### WHAT YOU SHOULD DO:
Reproduce the records word for word, beginning with the line that contains "Comparing the point" and ending after the line that contains "which is farthest".

### ROWS:
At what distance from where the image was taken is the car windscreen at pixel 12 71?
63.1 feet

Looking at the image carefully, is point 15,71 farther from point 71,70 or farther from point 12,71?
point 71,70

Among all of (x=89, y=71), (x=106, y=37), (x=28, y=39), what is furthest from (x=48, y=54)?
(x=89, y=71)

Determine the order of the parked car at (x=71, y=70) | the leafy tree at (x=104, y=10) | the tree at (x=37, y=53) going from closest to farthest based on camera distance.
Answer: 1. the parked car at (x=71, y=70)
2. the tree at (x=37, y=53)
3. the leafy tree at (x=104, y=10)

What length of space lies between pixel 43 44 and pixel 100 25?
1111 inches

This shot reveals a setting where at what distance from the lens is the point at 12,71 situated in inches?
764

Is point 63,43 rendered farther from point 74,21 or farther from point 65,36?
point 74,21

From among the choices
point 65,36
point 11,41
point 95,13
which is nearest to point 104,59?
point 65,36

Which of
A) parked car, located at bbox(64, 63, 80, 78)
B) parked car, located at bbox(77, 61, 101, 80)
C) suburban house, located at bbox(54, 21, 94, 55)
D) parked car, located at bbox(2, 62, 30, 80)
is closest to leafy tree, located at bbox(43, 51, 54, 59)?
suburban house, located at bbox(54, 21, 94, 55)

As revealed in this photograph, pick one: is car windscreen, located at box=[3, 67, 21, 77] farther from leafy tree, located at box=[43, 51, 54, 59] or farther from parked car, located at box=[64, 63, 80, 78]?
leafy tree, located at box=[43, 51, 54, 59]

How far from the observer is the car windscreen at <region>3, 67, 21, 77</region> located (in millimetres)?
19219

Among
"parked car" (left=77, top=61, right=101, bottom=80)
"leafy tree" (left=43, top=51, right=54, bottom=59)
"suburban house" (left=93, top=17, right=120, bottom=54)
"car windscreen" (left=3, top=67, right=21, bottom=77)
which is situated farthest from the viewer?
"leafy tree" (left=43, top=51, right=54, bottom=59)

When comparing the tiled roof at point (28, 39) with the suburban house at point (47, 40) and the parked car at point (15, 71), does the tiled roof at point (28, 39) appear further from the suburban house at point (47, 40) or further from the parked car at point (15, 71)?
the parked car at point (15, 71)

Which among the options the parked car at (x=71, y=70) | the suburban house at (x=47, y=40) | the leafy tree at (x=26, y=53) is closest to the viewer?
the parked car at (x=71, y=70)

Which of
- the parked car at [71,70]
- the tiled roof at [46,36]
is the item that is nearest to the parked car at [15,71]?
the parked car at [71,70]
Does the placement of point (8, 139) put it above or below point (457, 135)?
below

...

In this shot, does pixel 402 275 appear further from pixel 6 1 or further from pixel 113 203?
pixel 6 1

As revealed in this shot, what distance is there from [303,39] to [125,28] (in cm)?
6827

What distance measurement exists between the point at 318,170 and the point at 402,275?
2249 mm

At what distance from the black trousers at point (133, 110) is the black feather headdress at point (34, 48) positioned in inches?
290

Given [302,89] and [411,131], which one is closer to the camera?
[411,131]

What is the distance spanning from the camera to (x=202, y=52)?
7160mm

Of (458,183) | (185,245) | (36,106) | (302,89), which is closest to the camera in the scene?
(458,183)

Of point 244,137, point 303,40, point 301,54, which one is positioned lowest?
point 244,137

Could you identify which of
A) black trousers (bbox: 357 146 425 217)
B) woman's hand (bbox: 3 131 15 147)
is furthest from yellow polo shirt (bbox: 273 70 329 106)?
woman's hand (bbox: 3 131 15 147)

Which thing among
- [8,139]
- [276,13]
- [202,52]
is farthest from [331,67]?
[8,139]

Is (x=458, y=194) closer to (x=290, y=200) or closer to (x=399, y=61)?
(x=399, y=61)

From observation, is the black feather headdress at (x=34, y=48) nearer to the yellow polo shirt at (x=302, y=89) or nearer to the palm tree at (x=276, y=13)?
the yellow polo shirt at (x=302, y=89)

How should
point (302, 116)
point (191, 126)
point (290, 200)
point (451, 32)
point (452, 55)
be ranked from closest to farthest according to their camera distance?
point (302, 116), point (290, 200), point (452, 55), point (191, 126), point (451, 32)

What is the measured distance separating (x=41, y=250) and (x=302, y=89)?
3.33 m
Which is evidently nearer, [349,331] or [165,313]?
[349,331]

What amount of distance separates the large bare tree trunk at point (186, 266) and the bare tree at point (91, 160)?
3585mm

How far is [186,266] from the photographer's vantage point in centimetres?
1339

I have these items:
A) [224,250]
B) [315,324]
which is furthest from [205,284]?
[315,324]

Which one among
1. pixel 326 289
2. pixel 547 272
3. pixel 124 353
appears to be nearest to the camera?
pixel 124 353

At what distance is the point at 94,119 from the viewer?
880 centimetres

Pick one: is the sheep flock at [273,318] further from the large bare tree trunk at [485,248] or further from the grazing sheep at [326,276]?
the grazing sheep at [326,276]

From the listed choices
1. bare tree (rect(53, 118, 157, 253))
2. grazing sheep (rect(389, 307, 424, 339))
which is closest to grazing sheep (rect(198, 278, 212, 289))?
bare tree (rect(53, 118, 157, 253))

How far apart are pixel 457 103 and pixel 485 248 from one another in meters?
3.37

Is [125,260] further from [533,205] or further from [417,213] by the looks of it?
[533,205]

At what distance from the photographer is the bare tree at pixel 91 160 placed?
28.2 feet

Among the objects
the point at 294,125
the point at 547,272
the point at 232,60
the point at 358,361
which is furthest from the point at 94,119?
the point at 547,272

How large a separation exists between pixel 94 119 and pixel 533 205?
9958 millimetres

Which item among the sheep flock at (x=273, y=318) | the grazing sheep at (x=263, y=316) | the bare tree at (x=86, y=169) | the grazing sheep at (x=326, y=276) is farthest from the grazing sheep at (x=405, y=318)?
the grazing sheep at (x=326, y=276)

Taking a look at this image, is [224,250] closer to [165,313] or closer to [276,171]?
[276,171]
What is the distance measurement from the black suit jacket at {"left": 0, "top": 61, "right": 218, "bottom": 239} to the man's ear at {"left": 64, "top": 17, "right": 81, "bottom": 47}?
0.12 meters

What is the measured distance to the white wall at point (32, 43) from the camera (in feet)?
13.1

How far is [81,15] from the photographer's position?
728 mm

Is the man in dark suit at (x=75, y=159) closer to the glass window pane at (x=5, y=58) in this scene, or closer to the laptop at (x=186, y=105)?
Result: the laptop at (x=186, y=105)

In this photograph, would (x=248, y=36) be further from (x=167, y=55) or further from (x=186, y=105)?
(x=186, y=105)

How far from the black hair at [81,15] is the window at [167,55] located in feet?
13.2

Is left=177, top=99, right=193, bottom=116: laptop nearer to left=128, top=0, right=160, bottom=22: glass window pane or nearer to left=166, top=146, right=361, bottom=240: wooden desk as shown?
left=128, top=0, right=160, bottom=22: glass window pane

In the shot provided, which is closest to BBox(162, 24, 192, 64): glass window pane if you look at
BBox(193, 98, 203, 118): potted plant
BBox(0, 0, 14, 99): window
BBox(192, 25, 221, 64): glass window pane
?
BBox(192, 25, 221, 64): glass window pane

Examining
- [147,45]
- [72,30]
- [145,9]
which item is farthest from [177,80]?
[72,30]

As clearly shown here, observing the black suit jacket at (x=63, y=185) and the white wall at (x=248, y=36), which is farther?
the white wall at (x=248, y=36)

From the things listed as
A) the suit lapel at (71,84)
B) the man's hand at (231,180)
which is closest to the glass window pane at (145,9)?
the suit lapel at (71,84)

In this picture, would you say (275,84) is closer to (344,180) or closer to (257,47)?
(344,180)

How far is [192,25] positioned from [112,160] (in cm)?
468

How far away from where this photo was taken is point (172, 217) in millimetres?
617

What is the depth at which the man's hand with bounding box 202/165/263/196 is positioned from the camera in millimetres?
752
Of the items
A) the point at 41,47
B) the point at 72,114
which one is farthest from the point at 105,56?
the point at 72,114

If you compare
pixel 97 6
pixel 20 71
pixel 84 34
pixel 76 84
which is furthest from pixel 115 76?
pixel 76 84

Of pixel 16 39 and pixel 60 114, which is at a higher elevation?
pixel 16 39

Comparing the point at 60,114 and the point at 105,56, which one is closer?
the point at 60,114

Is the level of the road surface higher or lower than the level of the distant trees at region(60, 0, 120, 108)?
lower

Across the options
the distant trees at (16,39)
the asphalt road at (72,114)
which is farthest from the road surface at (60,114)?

* * *

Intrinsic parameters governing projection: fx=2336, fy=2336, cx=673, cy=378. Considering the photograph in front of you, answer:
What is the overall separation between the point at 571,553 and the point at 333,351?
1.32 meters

### WRITTEN RESPONSE:
Comparing the point at 60,114 and the point at 105,56, which one is closer?
the point at 60,114

Is the level of the road surface higher or lower than the level of the distant trees at region(60, 0, 120, 108)?
lower

Across the options
the distant trees at (16,39)
the asphalt road at (72,114)
which is farthest from the road surface at (60,114)?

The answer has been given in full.